**Task item:**
Although the entries contain pictures, only their text goes into the copy, set down exactly.
#### The input
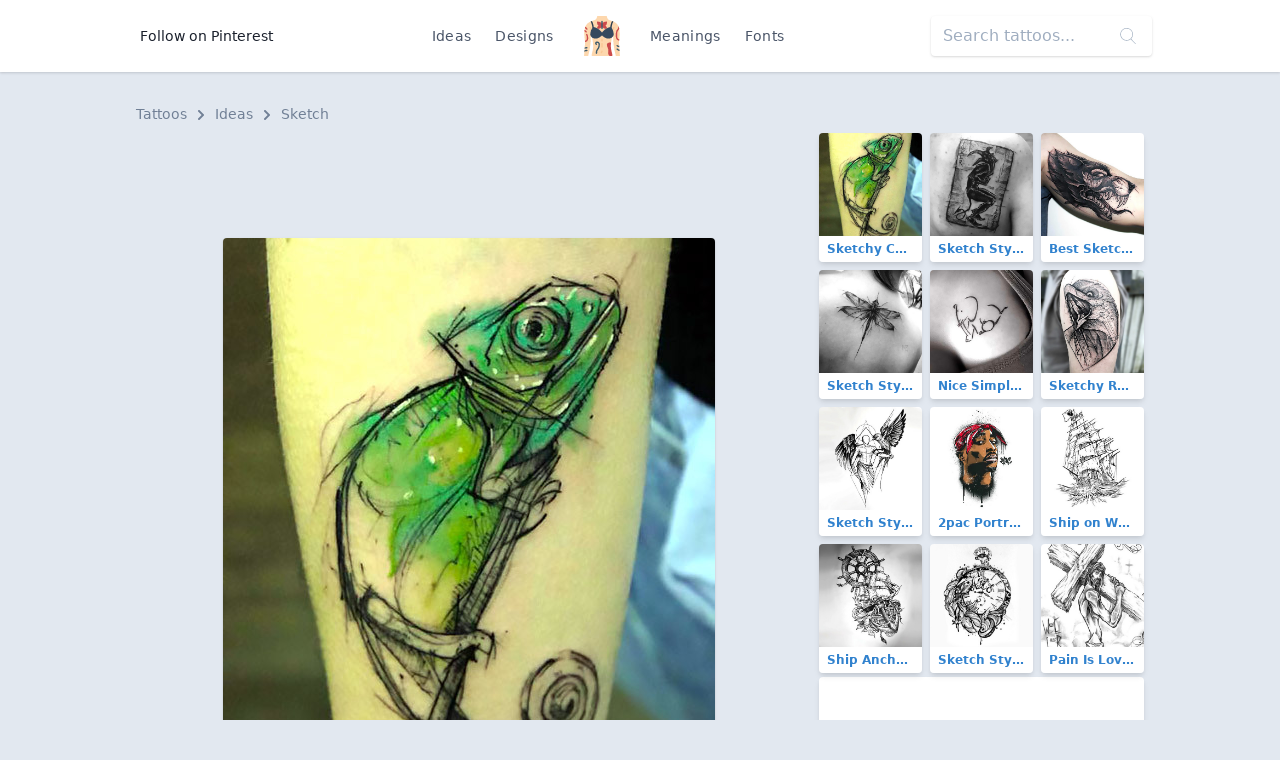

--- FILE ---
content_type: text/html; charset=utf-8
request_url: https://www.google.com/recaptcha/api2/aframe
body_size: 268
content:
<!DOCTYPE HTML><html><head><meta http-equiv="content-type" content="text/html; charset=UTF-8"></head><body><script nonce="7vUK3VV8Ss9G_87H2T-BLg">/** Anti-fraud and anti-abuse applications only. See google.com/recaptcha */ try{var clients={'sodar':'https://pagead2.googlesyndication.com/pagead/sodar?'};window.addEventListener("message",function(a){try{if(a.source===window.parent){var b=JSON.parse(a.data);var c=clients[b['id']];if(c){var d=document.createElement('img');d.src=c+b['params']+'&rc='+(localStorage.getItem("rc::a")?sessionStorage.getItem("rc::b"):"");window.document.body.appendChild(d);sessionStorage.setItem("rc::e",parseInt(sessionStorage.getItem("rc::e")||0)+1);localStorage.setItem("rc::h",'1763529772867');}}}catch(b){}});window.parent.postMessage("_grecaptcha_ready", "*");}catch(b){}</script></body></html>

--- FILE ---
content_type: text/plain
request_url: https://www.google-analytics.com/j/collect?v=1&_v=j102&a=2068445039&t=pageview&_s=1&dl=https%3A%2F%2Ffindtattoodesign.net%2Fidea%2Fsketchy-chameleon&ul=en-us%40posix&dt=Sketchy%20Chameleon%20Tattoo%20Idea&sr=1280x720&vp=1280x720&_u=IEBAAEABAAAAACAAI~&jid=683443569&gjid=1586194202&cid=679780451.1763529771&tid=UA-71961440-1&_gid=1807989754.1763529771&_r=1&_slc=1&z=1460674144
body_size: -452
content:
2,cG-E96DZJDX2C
########
**Task result:**
--- FILE ---
content_type: text/html; charset=utf-8
request_url: https://www.google.com/recaptcha/api2/aframe
body_size: 268
content:
<!DOCTYPE HTML><html><head><meta http-equiv="content-type" content="text/html; charset=UTF-8"></head><body><script nonce="7vUK3VV8Ss9G_87H2T-BLg">/** Anti-fraud and anti-abuse applications only. See google.com/recaptcha */ try{var clients={'sodar':'https://pagead2.googlesyndication.com/pagead/sodar?'};window.addEventListener("message",function(a){try{if(a.source===window.parent){var b=JSON.parse(a.data);var c=clients[b['id']];if(c){var d=document.createElement('img');d.src=c+b['params']+'&rc='+(localStorage.getItem("rc::a")?sessionStorage.getItem("rc::b"):"");window.document.body.appendChild(d);sessionStorage.setItem("rc::e",parseInt(sessionStorage.getItem("rc::e")||0)+1);localStorage.setItem("rc::h",'1763529772867');}}}catch(b){}});window.parent.postMessage("_grecaptcha_ready", "*");}catch(b){}</script></body></html>

--- FILE ---
content_type: text/plain
request_url: https://www.google-analytics.com/j/collect?v=1&_v=j102&a=2068445039&t=pageview&_s=1&dl=https%3A%2F%2Ffindtattoodesign.net%2Fidea%2Fsketchy-chameleon&ul=en-us%40posix&dt=Sketchy%20Chameleon%20Tattoo%20Idea&sr=1280x720&vp=1280x720&_u=IEBAAEABAAAAACAAI~&jid=683443569&gjid=1586194202&cid=679780451.1763529771&tid=UA-71961440-1&_gid=1807989754.1763529771&_r=1&_slc=1&z=1460674144
body_size: -452
content:
2,cG-E96DZJDX2C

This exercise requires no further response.